Ankara fiercely denies the accusations, insisting it was the PKK that resumed the conflict.
"The terrorist group is opening fire on our security forces - that is why the clashes have broken out," says Huseyin Aksoy, the governor of Diyarbakir.
"If people dug trenches, erected barricades and declared 'self-rule' in Britain or any European country, the response would be the same."
He insists only one civilian has died in Diyarbakir during the operation - and an investigation is under way to determine from which side the bullet came.
"We are protecting our citizens - it was our responsibility to intervene," he adds.
The Turkish authorities did not allow us into the Sur neighbourhood of Diyarbakir to see the impact of the operation. So we drove three hours to the town of Silopi, where the curfew has been partially lifted. Frequent military and police checkpoints dot the road.

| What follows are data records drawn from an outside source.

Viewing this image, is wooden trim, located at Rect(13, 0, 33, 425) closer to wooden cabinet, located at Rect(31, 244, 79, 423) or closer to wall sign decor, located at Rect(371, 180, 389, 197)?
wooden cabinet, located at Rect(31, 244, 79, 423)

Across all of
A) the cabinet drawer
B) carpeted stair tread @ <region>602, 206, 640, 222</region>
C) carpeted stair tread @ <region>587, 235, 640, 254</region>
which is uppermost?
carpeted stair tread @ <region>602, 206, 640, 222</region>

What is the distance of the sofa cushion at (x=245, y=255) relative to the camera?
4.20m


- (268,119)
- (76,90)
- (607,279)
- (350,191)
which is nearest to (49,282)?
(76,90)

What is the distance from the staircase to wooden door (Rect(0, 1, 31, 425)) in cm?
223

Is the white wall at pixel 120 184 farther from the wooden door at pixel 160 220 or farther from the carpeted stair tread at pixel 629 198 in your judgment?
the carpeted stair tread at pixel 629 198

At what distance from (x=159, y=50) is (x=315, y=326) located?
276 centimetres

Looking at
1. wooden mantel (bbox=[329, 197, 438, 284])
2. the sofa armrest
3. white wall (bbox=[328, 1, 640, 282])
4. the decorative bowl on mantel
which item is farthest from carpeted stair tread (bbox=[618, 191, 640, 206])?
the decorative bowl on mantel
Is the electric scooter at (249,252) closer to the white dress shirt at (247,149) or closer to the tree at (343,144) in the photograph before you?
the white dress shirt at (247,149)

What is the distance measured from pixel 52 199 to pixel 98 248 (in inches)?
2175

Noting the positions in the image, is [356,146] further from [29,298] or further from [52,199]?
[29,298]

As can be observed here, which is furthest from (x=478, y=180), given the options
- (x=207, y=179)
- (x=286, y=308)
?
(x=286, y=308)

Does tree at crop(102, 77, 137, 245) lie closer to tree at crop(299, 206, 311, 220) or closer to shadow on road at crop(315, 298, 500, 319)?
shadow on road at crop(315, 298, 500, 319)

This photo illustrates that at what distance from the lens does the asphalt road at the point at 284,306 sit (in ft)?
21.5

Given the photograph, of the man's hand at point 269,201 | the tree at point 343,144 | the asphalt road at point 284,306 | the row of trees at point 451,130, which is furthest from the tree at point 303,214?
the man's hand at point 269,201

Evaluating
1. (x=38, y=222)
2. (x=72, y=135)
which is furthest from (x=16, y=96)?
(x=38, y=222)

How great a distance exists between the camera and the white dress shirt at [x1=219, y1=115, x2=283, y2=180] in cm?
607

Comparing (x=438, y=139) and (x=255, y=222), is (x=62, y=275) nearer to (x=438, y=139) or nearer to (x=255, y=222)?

Inside Silopi, it's as though an earthquake has hit. Houses are completely destroyed, walls either collapsed or ripped apart by tank shells. Buildings are riddled with bullet holes.
Turkey thought armed conflict was over when the 2013 ceasefire halted the fighting with the PKK that had killed 40,000 people over three decades. But it's back.
Fadile Seflek shows me her house - or what is left of it. Rubble is strewn everywhere, the windows are shattered, every room is burnt out.
"We fled because of the fighting, and when we came back I just cried, inside and out," she says.
Every few days more bodies are retrieved from curfew-hit areas. The funerals are attended by hundreds. Chants of "martyrs never die" and "the murderous state will pay" ring out.
Attending one funeral is an MP for the HDP party, Ziya Pir.
We met in Diyarbakir last June, just before the election that saw the pro-Kurdish party get into parliament for the first time. There was an atmosphere of elation, that the Kurdish minority would finally achieve national representation.
The party polled 13%, higher than expected. It's widely believed that President Erdogan scuppered coalition talks to force a repeat election in November, in which the HDP vote was pushed down due to the conflict and the party he founded regained its majority.
"Back in June you asked me if a war was possible between the Turkish state and the PKK," Ziya says.
"I said never again, but now we have that war. We have mothers crying on both sides and a government in Ankara that doesn't listen to them. My message to both sides is to pull back. Nobody wants this war."
But there is no sign of compromise by either side. Once the fighting does finally end, militants may have been killed but the hatred will have deepened here. Months of conflict will certainly act as a PKK recruitment tool for another generation.
Reconciliation and solving the age-old "Kurdish problem" here seems more distant than ever.